-- BEGIN Entries supplied --

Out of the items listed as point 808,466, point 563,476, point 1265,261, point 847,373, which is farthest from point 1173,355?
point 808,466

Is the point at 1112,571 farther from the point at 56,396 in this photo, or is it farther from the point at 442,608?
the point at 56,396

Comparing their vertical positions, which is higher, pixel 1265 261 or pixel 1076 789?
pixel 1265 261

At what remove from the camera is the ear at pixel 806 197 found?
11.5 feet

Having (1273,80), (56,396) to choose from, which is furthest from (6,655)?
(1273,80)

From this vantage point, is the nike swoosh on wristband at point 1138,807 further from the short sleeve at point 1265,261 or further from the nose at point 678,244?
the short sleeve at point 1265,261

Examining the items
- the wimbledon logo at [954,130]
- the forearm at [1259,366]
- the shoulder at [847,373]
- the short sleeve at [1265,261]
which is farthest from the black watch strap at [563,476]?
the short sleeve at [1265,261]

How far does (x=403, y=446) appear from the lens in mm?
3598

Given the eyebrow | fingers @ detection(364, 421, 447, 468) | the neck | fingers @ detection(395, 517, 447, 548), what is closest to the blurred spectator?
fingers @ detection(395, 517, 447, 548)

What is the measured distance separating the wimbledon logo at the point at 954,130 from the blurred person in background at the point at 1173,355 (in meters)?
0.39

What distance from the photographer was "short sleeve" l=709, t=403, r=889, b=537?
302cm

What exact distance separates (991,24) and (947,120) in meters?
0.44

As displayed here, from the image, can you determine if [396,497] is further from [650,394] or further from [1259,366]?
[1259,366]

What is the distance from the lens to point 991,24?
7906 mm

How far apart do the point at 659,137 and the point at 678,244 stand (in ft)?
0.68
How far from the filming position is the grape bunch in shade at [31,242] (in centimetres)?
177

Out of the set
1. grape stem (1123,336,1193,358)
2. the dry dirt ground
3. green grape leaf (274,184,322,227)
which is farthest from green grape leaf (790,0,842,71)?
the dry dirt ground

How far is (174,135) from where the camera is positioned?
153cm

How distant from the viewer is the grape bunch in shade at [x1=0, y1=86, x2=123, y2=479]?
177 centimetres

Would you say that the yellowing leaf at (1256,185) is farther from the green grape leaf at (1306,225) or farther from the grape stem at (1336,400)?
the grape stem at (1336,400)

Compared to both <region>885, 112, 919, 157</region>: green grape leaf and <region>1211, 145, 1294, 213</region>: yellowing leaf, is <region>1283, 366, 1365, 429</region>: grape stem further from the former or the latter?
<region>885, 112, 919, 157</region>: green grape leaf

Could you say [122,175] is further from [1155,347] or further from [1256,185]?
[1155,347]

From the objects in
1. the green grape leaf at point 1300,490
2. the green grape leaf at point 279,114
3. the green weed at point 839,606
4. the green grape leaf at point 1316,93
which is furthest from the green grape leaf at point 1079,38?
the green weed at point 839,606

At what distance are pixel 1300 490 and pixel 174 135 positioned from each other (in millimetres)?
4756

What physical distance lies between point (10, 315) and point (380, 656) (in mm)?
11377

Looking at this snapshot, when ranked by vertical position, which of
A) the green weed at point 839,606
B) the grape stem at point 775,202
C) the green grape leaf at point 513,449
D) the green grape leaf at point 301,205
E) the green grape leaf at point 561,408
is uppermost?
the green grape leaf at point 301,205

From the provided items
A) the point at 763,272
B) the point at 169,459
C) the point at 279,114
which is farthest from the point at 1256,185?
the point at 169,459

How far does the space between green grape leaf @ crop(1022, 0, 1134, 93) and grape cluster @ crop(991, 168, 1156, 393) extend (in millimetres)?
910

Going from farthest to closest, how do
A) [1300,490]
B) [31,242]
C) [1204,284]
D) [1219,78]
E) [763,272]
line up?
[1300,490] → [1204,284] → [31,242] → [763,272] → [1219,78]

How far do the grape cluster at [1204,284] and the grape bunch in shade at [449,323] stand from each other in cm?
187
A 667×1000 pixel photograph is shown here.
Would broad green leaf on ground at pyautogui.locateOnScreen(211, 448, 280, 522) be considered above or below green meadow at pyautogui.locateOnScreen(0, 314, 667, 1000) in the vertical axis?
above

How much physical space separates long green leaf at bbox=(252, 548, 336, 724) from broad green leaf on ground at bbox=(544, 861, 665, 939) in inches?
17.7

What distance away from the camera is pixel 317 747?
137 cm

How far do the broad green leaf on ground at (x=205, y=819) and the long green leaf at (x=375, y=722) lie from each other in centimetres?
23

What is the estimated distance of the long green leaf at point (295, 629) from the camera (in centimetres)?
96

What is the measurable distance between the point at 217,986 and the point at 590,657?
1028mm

-- END Entries supplied --

**The exercise**
Please copy out, unchanged, the lines of the records from the one containing "Looking at this" through the one containing "[1300,490] → [1204,284]", including both of those lines.

**Written response**
Looking at this snapshot, when ranked by vertical position, which of
A) the green weed at point 839,606
B) the grape stem at point 775,202
C) the green grape leaf at point 513,449
D) the green grape leaf at point 301,205
E) the green grape leaf at point 561,408
is uppermost?
the green grape leaf at point 301,205

From the provided items
A) the point at 763,272
B) the point at 169,459
C) the point at 279,114
which is farthest from the point at 1256,185?
the point at 169,459

How far does the space between green grape leaf @ crop(1022, 0, 1134, 93) and grape cluster @ crop(991, 168, 1156, 393) extend (in millimetres)?
910

Going from farthest to closest, how do
A) [1300,490]
B) [31,242]
C) [1204,284]
D) [1219,78]
E) [763,272]
line up?
[1300,490] → [1204,284] → [31,242] → [763,272] → [1219,78]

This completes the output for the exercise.